- EXERCISE DETAILS:
Print the lines below word for word, with the pictures left out.

++++++++

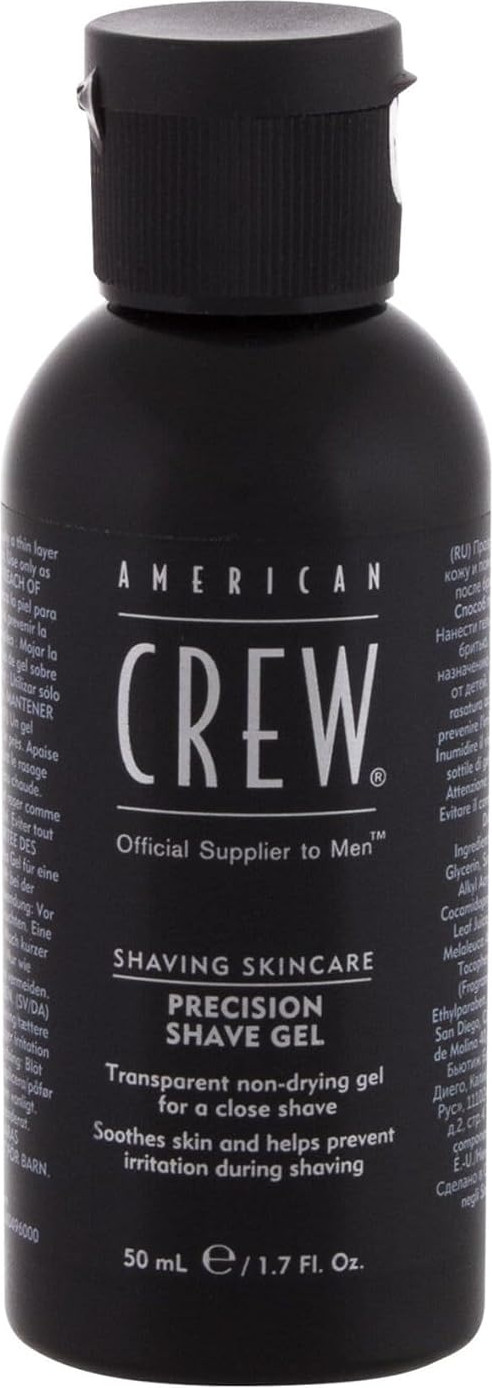  American Crew Coffret cadeau Grooming Kit 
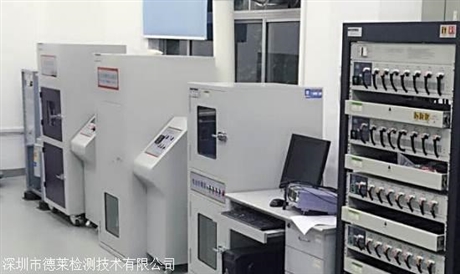 深圳龙岗检测认证公司   EMC暗室预约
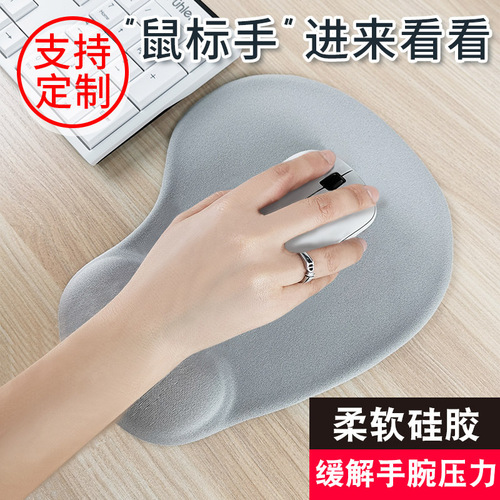 Wrist Mouse Pad Creative Silicone Three-dimensional Office Game Wrist Pad Hand Rest Pillow Thickened Wrist Pad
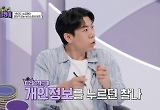 양세찬 “보이스피싱 계좌번호 찍고 주민번호 누르다 끊어” 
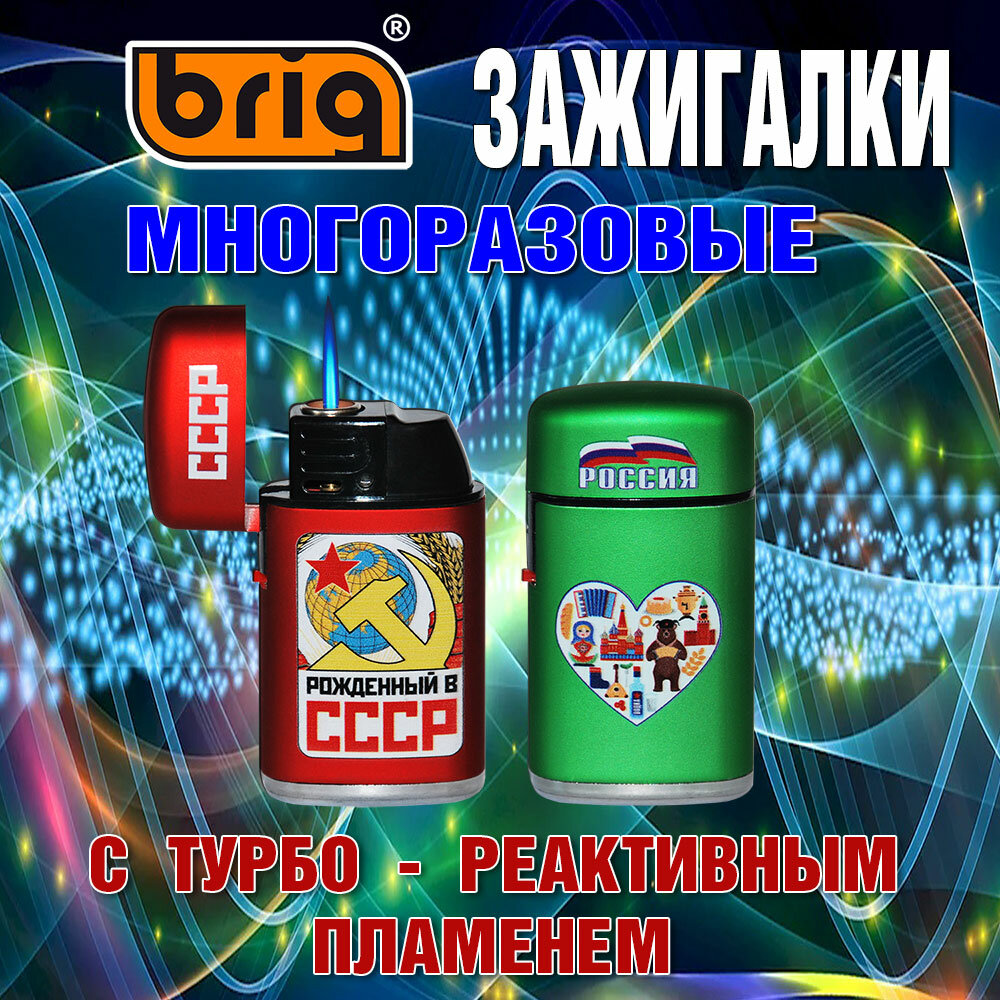 Зажигалка BRIG "JET Cap" В металлическом корпусе, с турбо-реактивным пламенем, многоразовые. — фото 1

++++++++

- RESULT OF THE TASK:
  American Crew Coffret cadeau Grooming Kit 
 深圳龙岗检测认证公司   EMC暗室预约
 Wrist Mouse Pad Creative Silicone Three-dimensional Office Game Wrist Pad Hand Rest Pillow Thickened Wrist Pad
 양세찬 “보이스피싱 계좌번호 찍고 주민번호 누르다 끊어” 
 Зажигалка BRIG "JET Cap" В металлическом корпусе, с турбо-реактивным пламенем, многоразовые. — фото 1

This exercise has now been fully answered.